Über dem schlicht gestalteten Altar, der ebenfalls von Eiermann stammt (wie auch Kanzel, Kerzenleuchter, Lampen, Stühle und Taufbecken), hängt eine große Jesusfigur, die jedoch nicht der üblichen Darstellung entspricht. Das Gesicht ist eingefallen und zeigt deutliche Spuren eines gealterten Jesus. Es scheint, als sei er gerade auferstanden und fährt in den Himmel hinauf, gleichzeitig segnet er die Menschen mir seinen von Nägeln durchbohrten Händen.

In einer Nische des Kirchenraumes hat die Stalingradmadonna ihren Platz gefunden – ein Bild von Kurt Reuber, der es Weihnachten 1942 im Verlauf der Schlacht um Stalingrad auf die Rückseite einer russischen Landkarte gemalt hat. Reuber nahm als Arzt der Wehrmacht teil und starb 1944 in sowjetischer Gefangenschaft.
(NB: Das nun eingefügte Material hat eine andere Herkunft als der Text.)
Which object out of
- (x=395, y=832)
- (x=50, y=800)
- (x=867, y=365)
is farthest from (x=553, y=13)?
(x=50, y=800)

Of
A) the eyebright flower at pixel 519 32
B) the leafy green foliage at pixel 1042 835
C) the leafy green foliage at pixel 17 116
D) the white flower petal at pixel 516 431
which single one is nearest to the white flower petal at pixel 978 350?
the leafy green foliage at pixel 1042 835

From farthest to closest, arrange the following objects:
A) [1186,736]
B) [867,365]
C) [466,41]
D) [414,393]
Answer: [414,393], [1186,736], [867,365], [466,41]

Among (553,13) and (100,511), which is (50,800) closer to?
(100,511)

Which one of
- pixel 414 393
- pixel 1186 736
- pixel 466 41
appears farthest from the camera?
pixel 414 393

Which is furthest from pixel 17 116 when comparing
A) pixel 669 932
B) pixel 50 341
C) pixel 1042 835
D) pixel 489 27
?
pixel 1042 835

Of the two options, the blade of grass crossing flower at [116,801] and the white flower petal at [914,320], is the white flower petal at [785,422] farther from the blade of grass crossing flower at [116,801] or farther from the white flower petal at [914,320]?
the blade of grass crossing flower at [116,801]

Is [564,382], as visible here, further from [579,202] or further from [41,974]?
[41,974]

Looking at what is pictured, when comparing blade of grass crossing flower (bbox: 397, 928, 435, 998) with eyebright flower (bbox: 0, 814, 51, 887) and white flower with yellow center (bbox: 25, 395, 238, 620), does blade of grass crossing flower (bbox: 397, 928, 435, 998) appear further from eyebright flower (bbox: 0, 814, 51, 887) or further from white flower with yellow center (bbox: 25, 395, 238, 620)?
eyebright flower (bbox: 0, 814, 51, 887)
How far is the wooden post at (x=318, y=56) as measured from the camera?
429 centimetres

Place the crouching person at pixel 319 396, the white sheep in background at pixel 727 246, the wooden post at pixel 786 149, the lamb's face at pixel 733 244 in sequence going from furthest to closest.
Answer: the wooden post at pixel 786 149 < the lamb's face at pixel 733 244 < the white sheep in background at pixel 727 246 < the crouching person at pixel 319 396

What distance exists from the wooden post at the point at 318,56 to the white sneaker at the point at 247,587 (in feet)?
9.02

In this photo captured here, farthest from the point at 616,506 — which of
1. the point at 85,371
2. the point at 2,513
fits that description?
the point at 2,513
Sein Hab und Gut gelangte durch einen befreundeteten Offizier, der schwer verletzt aus Russland ausgeflogen wurde, zurück nach Deutschland. 1983 übergab seine Familie das Bild der Kaiser Wilhelm Gedächtniskirche als Erinnerung an die Gefallenen.

Altar der Kaiser Wilhelm Gedächtniskirche

Altar der Kaiser Wilhelm Gedächtniskirche

Stalingradmadonna

Stalingradmadonna

Zum Abschluss noch eine kleine Besonderheit der Kaiser-Wilhelm-Gedächtniskirche: die Außenansicht erinnert mit seinen vielen kleinen Fenstergittern an einen Eierkarton, weshalb Egon Eiermann als Architekt ein “Ei” im Kirchenraum versteckt hat. Es befindet sich rechts vom Altar, in der untersten Fensterreihe.